E, apesar do lugar comum (“criticar é fácil, difícil é fazer”), a crítica está na origem de qualquer fazer minimamente criativo. A energia inovadora nasce da crítica (ou autocrítica). É quando não concordamos, não gostamos ou não nos basta que surge mais inspiração. Referenciamo-nos, cercamo-nos de outras autorias e, consciente ou inconscientemente, criticamos para criar. Negamos, destruímos, relativizamos, para construir.

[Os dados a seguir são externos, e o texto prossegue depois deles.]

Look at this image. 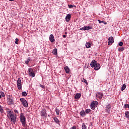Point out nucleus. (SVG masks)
<instances>
[{
	"label": "nucleus",
	"instance_id": "nucleus-1",
	"mask_svg": "<svg viewBox=\"0 0 129 129\" xmlns=\"http://www.w3.org/2000/svg\"><path fill=\"white\" fill-rule=\"evenodd\" d=\"M20 122H21L23 127L27 128L28 127V125L27 124V119L24 115V113H21L20 116Z\"/></svg>",
	"mask_w": 129,
	"mask_h": 129
},
{
	"label": "nucleus",
	"instance_id": "nucleus-2",
	"mask_svg": "<svg viewBox=\"0 0 129 129\" xmlns=\"http://www.w3.org/2000/svg\"><path fill=\"white\" fill-rule=\"evenodd\" d=\"M90 65L92 68H94V70H99L100 69V64L95 60H93Z\"/></svg>",
	"mask_w": 129,
	"mask_h": 129
},
{
	"label": "nucleus",
	"instance_id": "nucleus-3",
	"mask_svg": "<svg viewBox=\"0 0 129 129\" xmlns=\"http://www.w3.org/2000/svg\"><path fill=\"white\" fill-rule=\"evenodd\" d=\"M28 75L30 77H34L36 75L35 71L31 68H29L28 70Z\"/></svg>",
	"mask_w": 129,
	"mask_h": 129
},
{
	"label": "nucleus",
	"instance_id": "nucleus-4",
	"mask_svg": "<svg viewBox=\"0 0 129 129\" xmlns=\"http://www.w3.org/2000/svg\"><path fill=\"white\" fill-rule=\"evenodd\" d=\"M97 105H98V102L97 101H93L91 103V109H93V110H94L96 108V107H97Z\"/></svg>",
	"mask_w": 129,
	"mask_h": 129
},
{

E a crítica alheia, maldosa ou condescendente, vulgar ou educada, do nosso próprio trabalho, também acende novas gasolinas internas.

Mas, porque o exercício da crítica é viciante, ela apaixona, e a paixão é uma doença incurável.

Daí vem a Internet: nego compra um megafone na liquidação e sai fazendo passeata por qualquer galinha atropelada.

Lidar com essa enxurrada de opiniões pode causar sérios danos ou muito sono.

Mas, afinal, incentiva-se ou censura-se? É bacana ver todo o mundo tendo opinião de tudo, sobre tudo e, pior, falando para todos despudoradamente?

Então vem o sábio da montanha e diz ” A crítica exige responsabilidade ou costas largas”. Em outras palavras, deixa estar, deixa fazer, e que cada um assuma seus próprios riscos ou acione seus pistolões.

Mas aí vai uma dica: se você tiver venta grande e incontinência digital, lembre-se do riso. Faça graça. A crítica gozada é sempre mais difícil de entender. A crítica que faz rir é também muito mais fácil de digerir. Isso afasta uma pá de problemas.